Real World Impact of ICD-10

April 21st, 2014 / By Barbara Aubry, RN

I recently read a post by Carl Natales at ICD-10 Watch that called for real world reasons to adopt ICD-10 and it got me thinking. Last Labor Day weekend (2013), I spent three wonderful days not at the beach with my family and friends, but attending an ICD-10 Boot Camp training sponsored by the American Academy of Professional Coders. I did this in order to prepare for my ICD-10 proficiency exam in order to retain my Certified Professional Coder (CPC) credential (I passed by the way). The place was jammed with coders and HIM folks, managers, and worker bees alike. We got deep into the weeds of the code set. Interestingly, there were no jokes about codes for pelican attacks or fractures as the result of impact with a park bench – as so many outside of the industry find amusing.
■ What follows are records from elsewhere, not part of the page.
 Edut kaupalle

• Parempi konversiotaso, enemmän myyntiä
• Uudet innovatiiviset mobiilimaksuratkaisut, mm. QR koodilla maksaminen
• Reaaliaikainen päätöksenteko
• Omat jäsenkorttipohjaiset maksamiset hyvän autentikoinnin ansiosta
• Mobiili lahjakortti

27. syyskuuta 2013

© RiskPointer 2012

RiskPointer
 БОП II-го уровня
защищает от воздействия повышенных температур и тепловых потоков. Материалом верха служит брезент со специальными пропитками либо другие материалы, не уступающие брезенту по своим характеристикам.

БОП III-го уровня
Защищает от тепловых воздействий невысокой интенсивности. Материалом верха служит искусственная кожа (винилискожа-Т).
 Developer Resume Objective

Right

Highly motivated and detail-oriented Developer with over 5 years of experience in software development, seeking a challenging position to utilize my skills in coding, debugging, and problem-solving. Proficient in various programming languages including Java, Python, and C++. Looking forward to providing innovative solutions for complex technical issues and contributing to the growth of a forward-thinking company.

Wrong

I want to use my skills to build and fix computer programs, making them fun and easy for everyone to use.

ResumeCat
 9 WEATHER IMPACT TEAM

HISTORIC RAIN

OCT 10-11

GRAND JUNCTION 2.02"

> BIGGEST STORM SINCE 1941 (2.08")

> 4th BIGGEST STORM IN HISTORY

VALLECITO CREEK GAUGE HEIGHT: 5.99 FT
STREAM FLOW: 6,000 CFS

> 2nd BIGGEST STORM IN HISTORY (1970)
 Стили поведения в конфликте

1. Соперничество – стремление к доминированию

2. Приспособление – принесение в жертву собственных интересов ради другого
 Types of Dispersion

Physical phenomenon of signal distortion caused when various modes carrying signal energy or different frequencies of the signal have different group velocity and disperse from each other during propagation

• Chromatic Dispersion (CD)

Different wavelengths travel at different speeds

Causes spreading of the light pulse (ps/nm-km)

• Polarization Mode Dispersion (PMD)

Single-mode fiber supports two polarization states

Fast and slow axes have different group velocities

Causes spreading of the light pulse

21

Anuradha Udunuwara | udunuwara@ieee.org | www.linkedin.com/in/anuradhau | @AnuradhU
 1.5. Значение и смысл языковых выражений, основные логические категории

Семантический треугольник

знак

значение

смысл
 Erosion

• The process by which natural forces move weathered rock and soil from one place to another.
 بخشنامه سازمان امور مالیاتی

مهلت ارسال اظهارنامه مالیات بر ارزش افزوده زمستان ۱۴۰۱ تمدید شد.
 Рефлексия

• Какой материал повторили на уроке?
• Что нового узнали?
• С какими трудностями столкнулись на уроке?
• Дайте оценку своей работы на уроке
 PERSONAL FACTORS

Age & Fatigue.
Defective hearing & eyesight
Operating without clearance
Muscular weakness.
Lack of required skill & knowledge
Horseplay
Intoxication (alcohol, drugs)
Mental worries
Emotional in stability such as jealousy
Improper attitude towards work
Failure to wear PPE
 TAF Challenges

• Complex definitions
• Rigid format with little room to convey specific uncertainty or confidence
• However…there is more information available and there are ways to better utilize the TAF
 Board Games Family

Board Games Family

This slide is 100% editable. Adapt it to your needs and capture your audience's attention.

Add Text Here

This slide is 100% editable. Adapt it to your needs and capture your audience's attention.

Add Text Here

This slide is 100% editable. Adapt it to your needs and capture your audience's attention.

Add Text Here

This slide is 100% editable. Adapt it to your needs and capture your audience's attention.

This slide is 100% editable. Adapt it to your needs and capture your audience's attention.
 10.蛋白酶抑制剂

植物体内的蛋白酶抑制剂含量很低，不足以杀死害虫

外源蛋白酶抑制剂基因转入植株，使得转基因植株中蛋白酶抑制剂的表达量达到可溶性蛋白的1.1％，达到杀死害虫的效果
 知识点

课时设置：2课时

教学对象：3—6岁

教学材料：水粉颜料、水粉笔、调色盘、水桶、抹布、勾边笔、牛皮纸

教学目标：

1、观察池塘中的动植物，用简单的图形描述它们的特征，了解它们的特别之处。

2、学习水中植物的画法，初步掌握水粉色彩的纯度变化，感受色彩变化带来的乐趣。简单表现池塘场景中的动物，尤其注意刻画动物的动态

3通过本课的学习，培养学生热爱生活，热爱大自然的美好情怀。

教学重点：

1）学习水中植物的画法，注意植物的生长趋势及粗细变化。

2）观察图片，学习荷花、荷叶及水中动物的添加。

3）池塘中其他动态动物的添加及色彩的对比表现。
Perhaps because most of us attending the Boot Camp have spent years having to code health care encounters without access to codes that accurately represent the patient’s injury, illness, or procedure.

My Take

As we began to review the fracture section and discussed how many of the codes for injuries and accidents had been expanded, a simple example of how ICD-10 can impact real world patient outcomes occurred to me. Consider: When you can code specifically to the cause of injury or the involvement of the patient in a given activity, the injuries with greater frequency become evident. Trends can be identified. Take bike riding for example. The cause of frequent injuries may become clear if the injuries are coded with ICD-10’s greater specificity. Recognition of the risk supports opportunities for improvement – by manufacturers of bicycle helmets, for instance. Perhaps a new design or material would provide greater safety? Or perhaps city planners could better answer common questions: What makes a bike lane safe – or not? Should it be wider?

This applies to any type of activity (work or leisure) and related equipment and environment. Ask any family member if they would prefer their loved one had access to the safest equipment possible – I think we know the answer.. I also assume manufacturers want to make the best products available – what if they had more information regarding the need? Could product development be enhanced?

This same principal applies to types of surgical procedures, approaches, anesthesia used, etc. Same with implants, pharmaceuticals, specific treatments – the list is endless.

More specific health care data is better for patients and better for business. There are many hidden opportunities for improvement and change that the data will uncover … when it is allowed to be adopted as the official code set. The sooner the better. The next time I purchase a new device I definitely won’t buy one with old data and last year’s software – would you? Why should health care be different?

Barbara Aubry is a Regulatory Analyst for 3M Health Information Systems.